Aim: Filter the material below and keep only the lines that contain the string "path". Copy each kept line unchanged, in its original order.

Records from a collection:
***

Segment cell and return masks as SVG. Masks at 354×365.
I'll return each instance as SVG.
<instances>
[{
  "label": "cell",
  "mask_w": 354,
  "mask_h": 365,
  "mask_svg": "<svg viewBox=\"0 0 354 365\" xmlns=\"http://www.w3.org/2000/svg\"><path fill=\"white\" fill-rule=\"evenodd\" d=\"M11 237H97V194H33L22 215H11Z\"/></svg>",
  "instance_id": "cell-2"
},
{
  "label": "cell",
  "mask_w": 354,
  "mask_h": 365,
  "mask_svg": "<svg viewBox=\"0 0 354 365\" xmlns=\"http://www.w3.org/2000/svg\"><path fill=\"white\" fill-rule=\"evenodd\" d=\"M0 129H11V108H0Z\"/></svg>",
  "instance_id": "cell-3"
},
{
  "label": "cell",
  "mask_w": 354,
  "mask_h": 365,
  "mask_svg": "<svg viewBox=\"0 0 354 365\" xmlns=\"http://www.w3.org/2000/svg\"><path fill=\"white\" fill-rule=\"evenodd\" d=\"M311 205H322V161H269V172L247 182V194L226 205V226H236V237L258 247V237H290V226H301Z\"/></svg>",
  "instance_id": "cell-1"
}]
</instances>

***

Solution below:
  "mask_svg": "<svg viewBox=\"0 0 354 365\" xmlns=\"http://www.w3.org/2000/svg\"><path fill=\"white\" fill-rule=\"evenodd\" d=\"M11 237H97V194H33L22 215H11Z\"/></svg>",
  "mask_svg": "<svg viewBox=\"0 0 354 365\" xmlns=\"http://www.w3.org/2000/svg\"><path fill=\"white\" fill-rule=\"evenodd\" d=\"M0 129H11V108H0Z\"/></svg>",
  "mask_svg": "<svg viewBox=\"0 0 354 365\" xmlns=\"http://www.w3.org/2000/svg\"><path fill=\"white\" fill-rule=\"evenodd\" d=\"M311 205H322V161H269V172L247 182V194L226 205V226H236V237L258 247V237H290V226H301Z\"/></svg>",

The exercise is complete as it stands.